Architectural patterns for high availability

The IBM® Sterling Distributed Order Management (DOM) application is often deployed in an integrated network of external systems to form a cohesive business ecosystem. Prolonged application or system outages can have significant business consequences.

Decoupling and component independence is an extremely powerful architectural pattern to insulate critical portions of the overall ecosystem solution from downtime or faults in other areas. The availability and uptime of the Sterling Selling and Fulfillment Foundation-based solution can be greatly enhanced by adopting one or more of the following patterns during solution design. Each of these patterns makes it possible to decouple one or more parts of the application from other portions thus providing increased availability and uptime for critical areas like external users and customers.

Each of these design patterns can be applied to provide increased application resilience. While these examples talk about website integration, these patterns can be applied to other areas of integration as well.

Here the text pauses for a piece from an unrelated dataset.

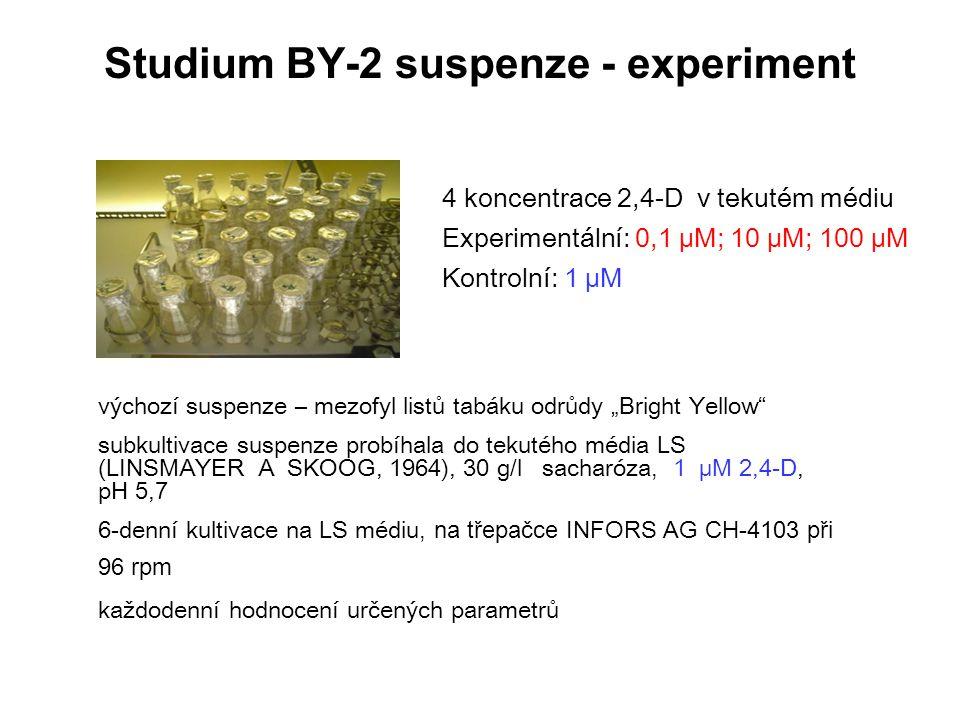 """Studium BY-2 suspenze - experiment výchozí suspenze – mezofyl listů tabáku odrůdy """"Bright Yellow"""" subkultivace suspenze probíhala do tekutého média LS"""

A well-designed solution around the Sterling Selling and Fulfillment Foundation system can actually increase the availability and uptime of the solution as a whole to levels above what Sterling Selling and Fulfillment Foundation delivers out-of-the-box. In some critical areas for example, the solution can continue to be available even when the product is taking a planned or unplanned outage.

Finally, there are a few other process and deployment related solution design considerations that can actually provide better gains in availability and uptime at a much lower cost than technological and redundancy based solutions.